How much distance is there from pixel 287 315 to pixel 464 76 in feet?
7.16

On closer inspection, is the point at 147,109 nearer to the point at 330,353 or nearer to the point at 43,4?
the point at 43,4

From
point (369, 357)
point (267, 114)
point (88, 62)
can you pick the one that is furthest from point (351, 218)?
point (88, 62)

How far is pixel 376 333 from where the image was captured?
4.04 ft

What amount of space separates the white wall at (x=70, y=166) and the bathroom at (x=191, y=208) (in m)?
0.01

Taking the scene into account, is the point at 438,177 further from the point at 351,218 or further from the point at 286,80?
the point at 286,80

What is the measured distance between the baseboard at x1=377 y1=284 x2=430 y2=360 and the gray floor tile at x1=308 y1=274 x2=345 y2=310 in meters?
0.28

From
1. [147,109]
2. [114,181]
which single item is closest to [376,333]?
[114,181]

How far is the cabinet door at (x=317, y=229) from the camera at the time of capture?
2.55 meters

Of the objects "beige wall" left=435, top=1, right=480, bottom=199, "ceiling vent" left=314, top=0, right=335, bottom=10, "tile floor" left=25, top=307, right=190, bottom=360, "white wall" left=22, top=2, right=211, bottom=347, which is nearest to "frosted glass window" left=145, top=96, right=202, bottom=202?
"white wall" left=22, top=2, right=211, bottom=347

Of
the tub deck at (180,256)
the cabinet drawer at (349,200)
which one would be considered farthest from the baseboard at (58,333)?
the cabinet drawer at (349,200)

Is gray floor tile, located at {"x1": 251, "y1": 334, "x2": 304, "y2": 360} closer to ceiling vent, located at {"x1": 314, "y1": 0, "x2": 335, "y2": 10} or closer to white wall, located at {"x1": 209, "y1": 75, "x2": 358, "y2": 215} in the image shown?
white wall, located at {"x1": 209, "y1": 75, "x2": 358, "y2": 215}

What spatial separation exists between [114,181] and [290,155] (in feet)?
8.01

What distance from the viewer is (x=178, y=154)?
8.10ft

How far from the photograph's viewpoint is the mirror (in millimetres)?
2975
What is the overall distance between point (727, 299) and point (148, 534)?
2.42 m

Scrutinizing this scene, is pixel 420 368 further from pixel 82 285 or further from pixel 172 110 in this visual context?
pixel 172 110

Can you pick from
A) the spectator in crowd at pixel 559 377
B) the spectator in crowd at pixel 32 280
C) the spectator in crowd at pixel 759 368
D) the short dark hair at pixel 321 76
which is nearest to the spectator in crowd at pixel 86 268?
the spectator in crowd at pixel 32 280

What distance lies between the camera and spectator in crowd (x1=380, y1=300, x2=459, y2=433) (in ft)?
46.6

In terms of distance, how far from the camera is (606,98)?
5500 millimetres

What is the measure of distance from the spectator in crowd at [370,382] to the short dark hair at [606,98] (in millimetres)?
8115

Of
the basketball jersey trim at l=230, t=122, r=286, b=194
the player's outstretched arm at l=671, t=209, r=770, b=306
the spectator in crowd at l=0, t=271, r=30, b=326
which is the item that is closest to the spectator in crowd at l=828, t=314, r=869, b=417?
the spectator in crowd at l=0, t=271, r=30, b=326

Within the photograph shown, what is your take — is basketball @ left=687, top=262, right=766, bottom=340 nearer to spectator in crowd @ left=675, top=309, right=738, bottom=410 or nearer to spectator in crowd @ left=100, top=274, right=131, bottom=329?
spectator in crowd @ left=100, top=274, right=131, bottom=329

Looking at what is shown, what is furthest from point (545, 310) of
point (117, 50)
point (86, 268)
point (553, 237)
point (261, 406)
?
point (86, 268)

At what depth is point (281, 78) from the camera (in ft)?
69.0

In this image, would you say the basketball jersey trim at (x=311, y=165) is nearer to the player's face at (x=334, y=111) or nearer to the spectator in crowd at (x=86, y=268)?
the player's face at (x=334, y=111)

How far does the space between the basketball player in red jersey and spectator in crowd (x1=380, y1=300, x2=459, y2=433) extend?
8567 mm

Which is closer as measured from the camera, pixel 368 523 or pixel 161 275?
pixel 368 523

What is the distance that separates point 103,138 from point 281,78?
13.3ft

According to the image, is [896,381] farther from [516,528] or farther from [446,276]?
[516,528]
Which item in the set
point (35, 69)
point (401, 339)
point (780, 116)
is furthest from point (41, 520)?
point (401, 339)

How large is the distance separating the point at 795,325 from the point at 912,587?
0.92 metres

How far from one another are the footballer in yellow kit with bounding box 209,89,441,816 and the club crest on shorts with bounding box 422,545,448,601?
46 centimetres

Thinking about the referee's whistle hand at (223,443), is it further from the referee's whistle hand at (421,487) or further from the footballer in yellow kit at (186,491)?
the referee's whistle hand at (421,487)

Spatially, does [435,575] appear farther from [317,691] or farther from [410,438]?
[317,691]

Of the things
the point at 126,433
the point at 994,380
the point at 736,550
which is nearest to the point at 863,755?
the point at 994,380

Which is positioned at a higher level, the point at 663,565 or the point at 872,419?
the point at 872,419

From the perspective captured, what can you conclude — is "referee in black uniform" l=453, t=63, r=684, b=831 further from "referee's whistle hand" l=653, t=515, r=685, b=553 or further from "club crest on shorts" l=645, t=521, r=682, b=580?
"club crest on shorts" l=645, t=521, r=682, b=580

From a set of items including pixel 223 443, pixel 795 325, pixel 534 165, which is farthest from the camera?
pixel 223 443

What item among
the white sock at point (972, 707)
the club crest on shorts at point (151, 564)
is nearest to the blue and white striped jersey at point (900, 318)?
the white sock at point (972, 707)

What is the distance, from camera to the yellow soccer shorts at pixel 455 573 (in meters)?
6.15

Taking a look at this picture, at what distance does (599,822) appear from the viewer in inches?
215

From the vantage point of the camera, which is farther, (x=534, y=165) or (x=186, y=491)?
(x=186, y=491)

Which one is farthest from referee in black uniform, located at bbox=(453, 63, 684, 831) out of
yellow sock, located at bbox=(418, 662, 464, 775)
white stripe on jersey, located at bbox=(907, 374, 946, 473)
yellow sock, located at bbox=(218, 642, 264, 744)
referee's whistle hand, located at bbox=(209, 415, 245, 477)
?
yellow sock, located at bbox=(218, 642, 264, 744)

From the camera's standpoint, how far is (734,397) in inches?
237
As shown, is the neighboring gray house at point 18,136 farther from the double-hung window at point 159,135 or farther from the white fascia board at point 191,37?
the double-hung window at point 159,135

○ ○ ○ ○ ○

**Stated problem**.
Gather every line of the entries above that contains the string "located". Treat uppercase and lowercase letters as distinct.

**Written response**.
Is gray floor tile, located at {"x1": 251, "y1": 334, "x2": 304, "y2": 360} closer to ceiling vent, located at {"x1": 314, "y1": 0, "x2": 335, "y2": 10} or closer to white wall, located at {"x1": 209, "y1": 75, "x2": 358, "y2": 215} in the image shown?
white wall, located at {"x1": 209, "y1": 75, "x2": 358, "y2": 215}
Which one is farthest from referee in black uniform, located at bbox=(453, 63, 684, 831) out of
yellow sock, located at bbox=(418, 662, 464, 775)
white stripe on jersey, located at bbox=(907, 374, 946, 473)
yellow sock, located at bbox=(218, 642, 264, 744)
referee's whistle hand, located at bbox=(209, 415, 245, 477)
yellow sock, located at bbox=(218, 642, 264, 744)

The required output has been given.